Work instructions: The reply must repeat each entry exactly and contain no pictures.

Stored data entries:
┌────────

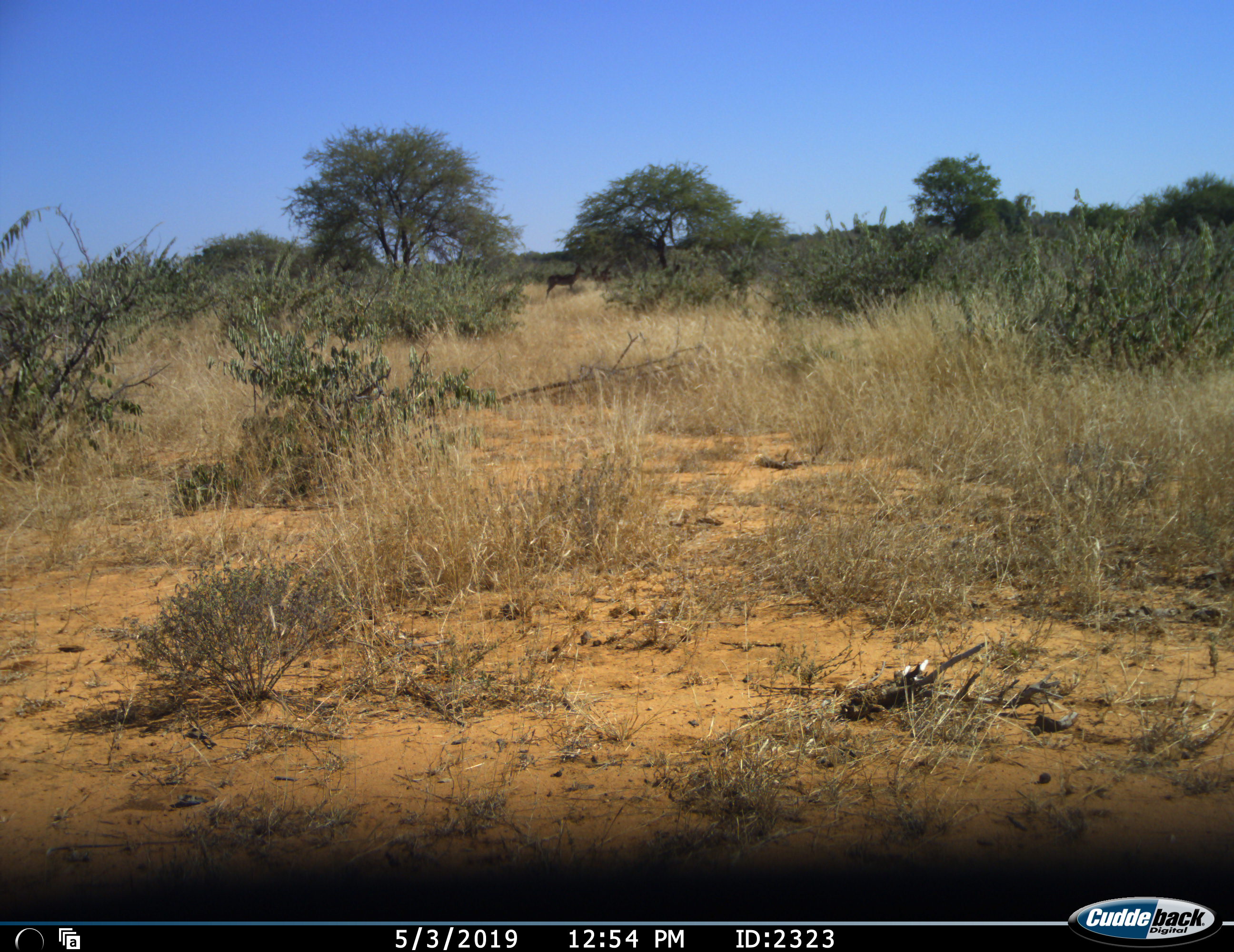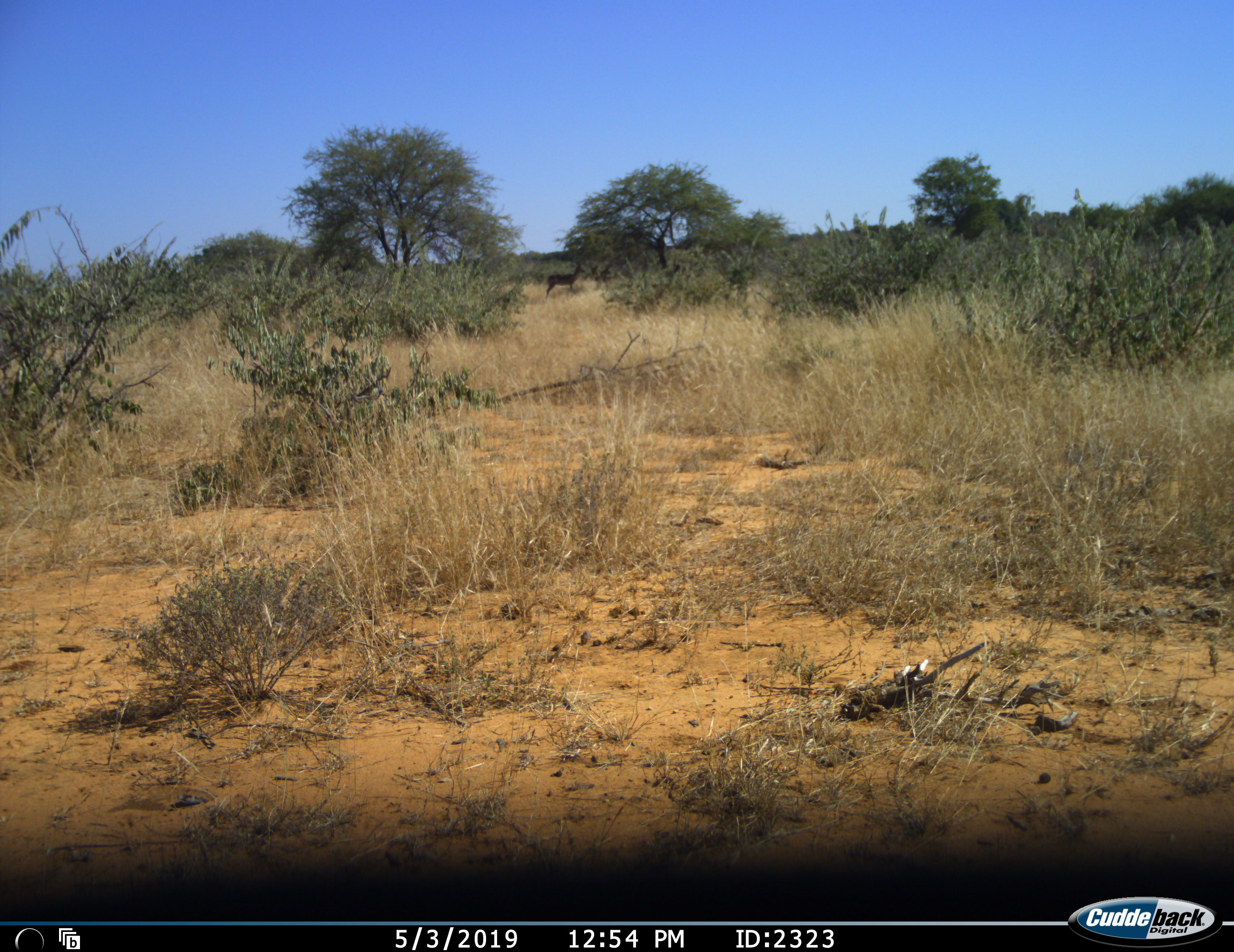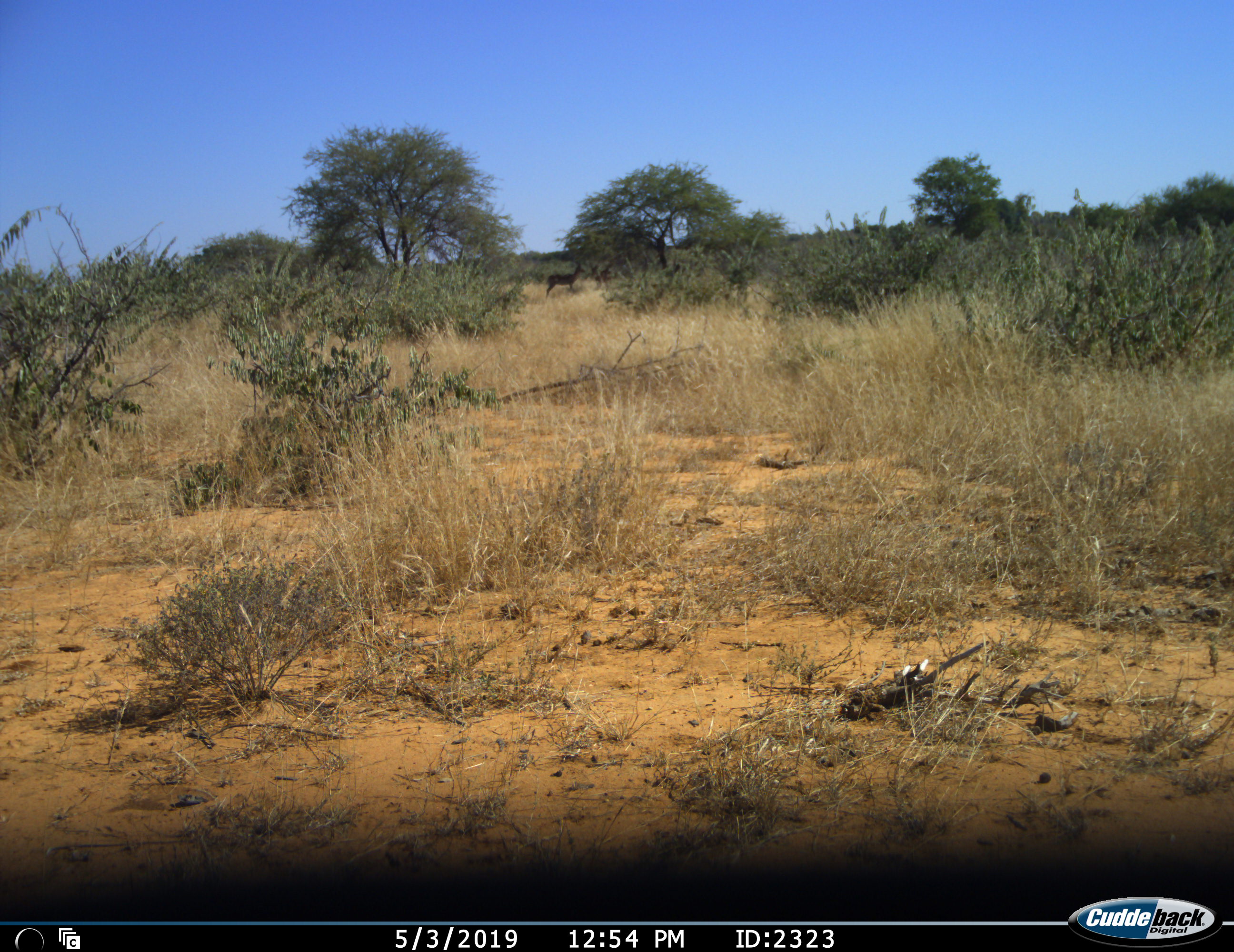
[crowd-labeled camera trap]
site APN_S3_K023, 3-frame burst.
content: unidentified animal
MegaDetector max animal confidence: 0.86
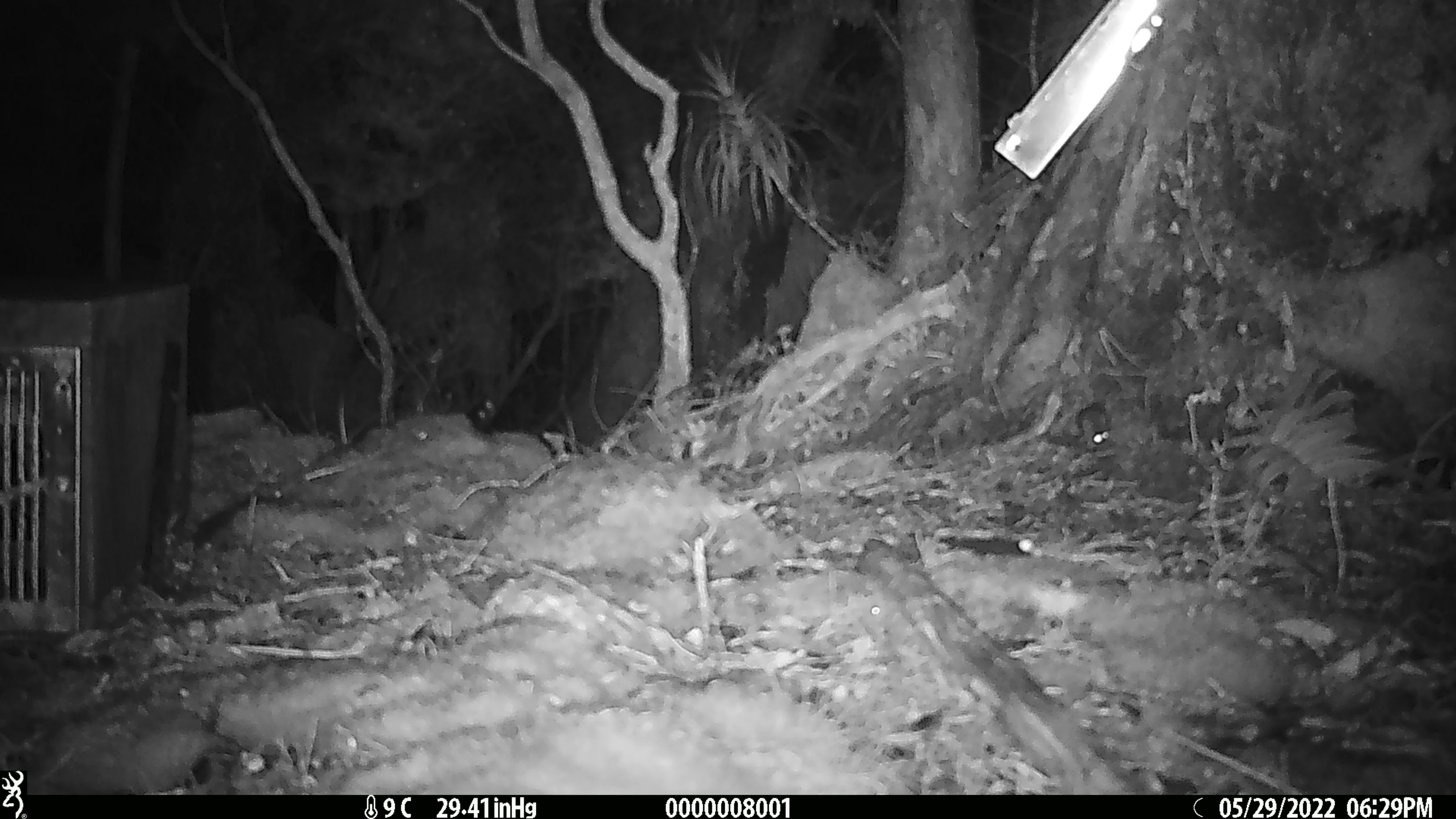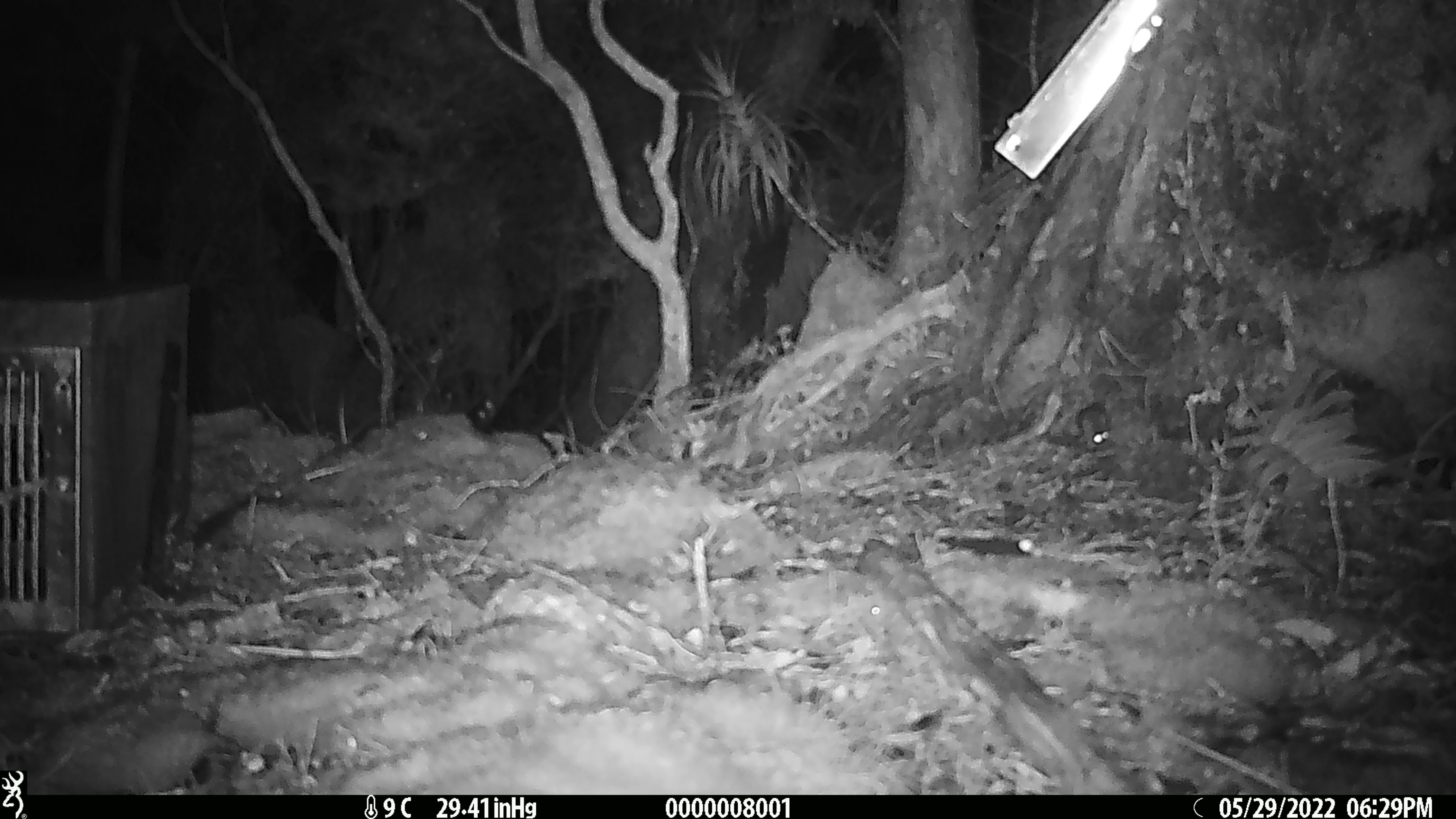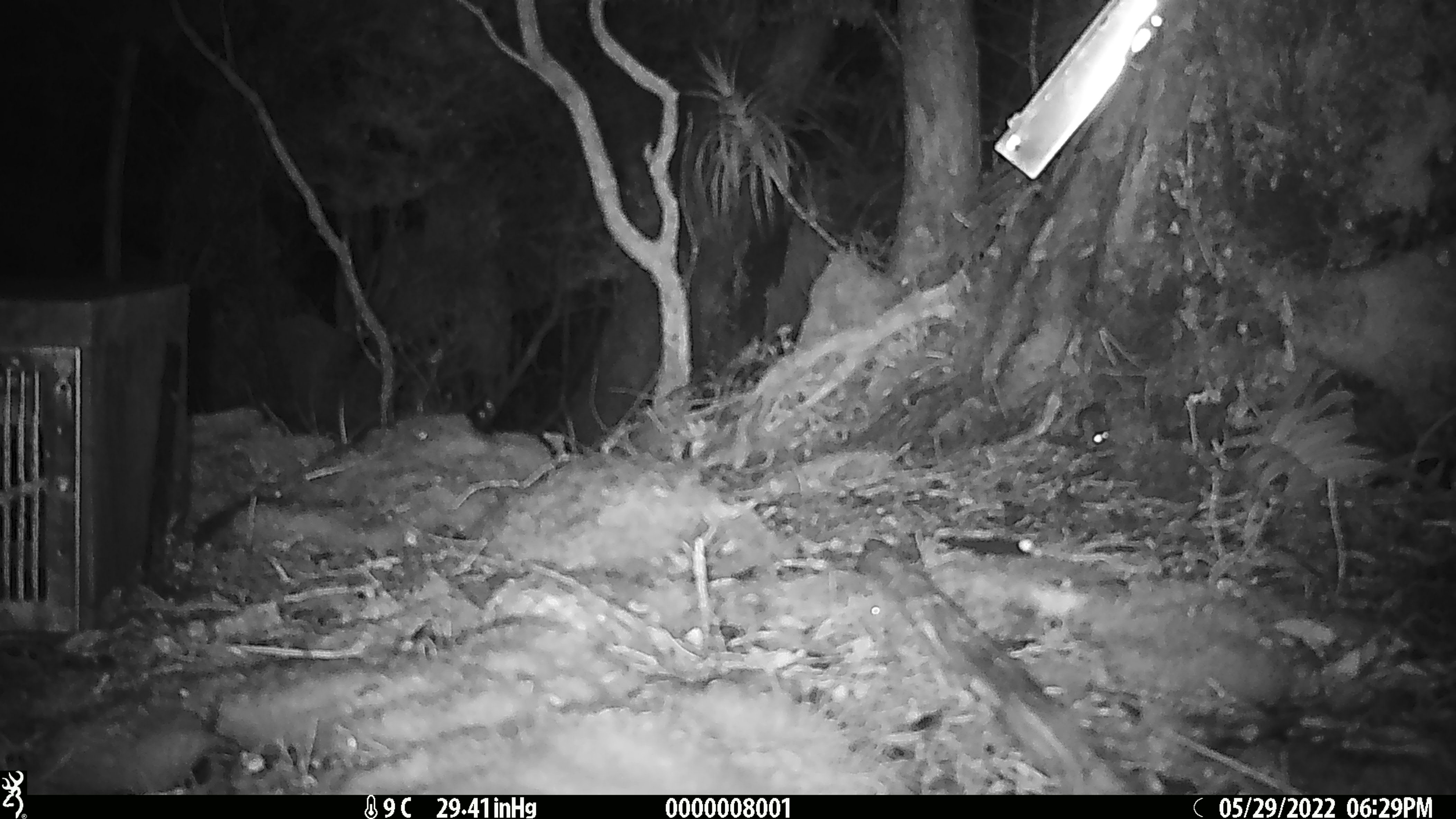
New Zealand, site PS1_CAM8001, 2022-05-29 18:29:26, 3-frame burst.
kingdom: Animalia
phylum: Chordata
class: Mammalia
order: Rodentia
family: Muridae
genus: Mus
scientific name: Mus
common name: mouse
Mouse (Mus).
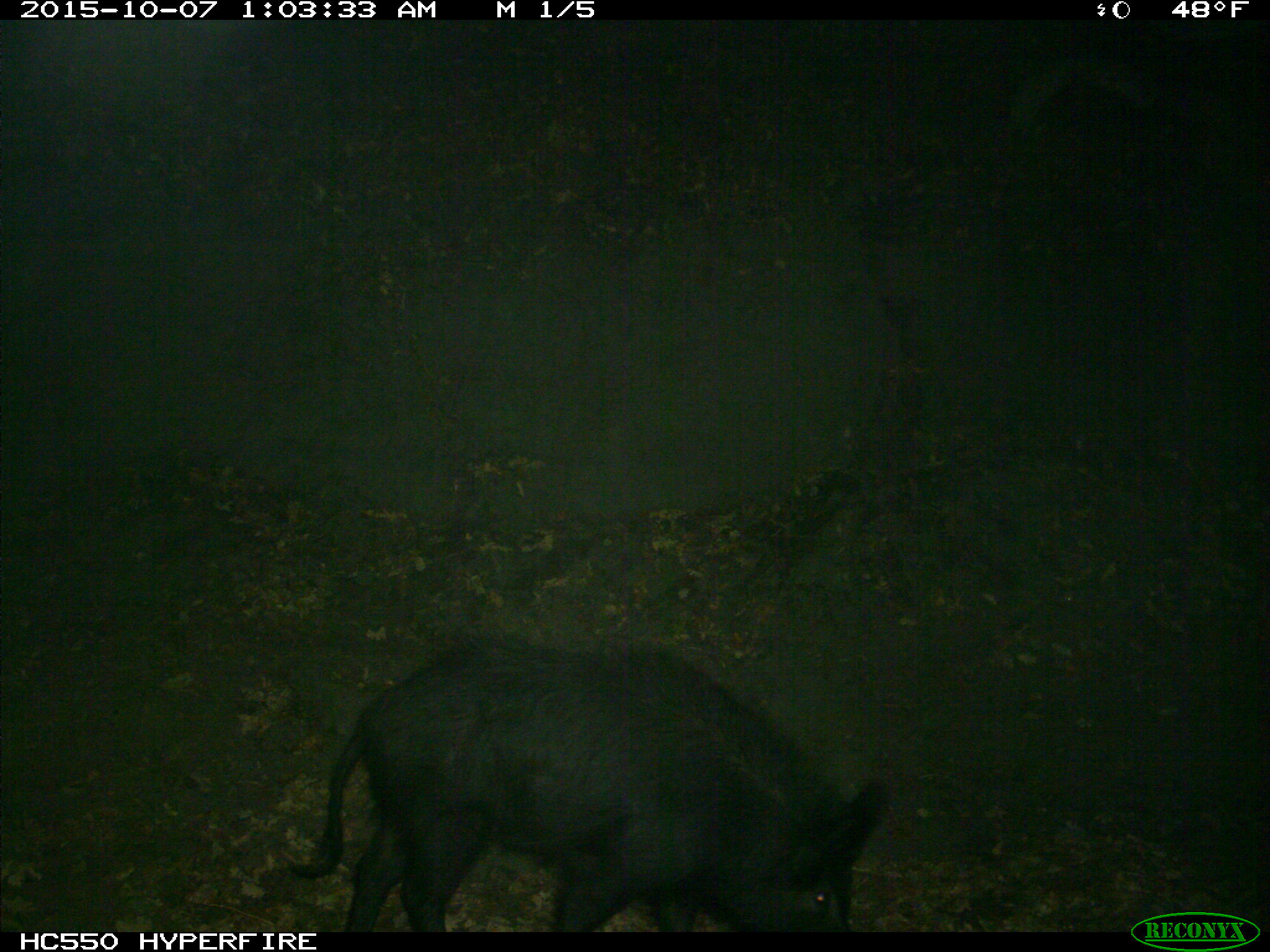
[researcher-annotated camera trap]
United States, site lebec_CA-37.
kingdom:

└────────

Response to the exercise:
[crowd-labeled camera trap]
site APN_S3_K023, 3-frame burst.
content: unidentified animal
MegaDetector max animal confidence: 0.86
New Zealand, site PS1_CAM8001, 2022-05-29 18:29:26, 3-frame burst.
kingdom: Animalia
phylum: Chordata
class: Mammalia
order: Rodentia
family: Muridae
genus: Mus
scientific name: Mus
common name: mouse
Mouse (Mus).
[researcher-annotated camera trap]
United States, site lebec_CA-37.
kingdom:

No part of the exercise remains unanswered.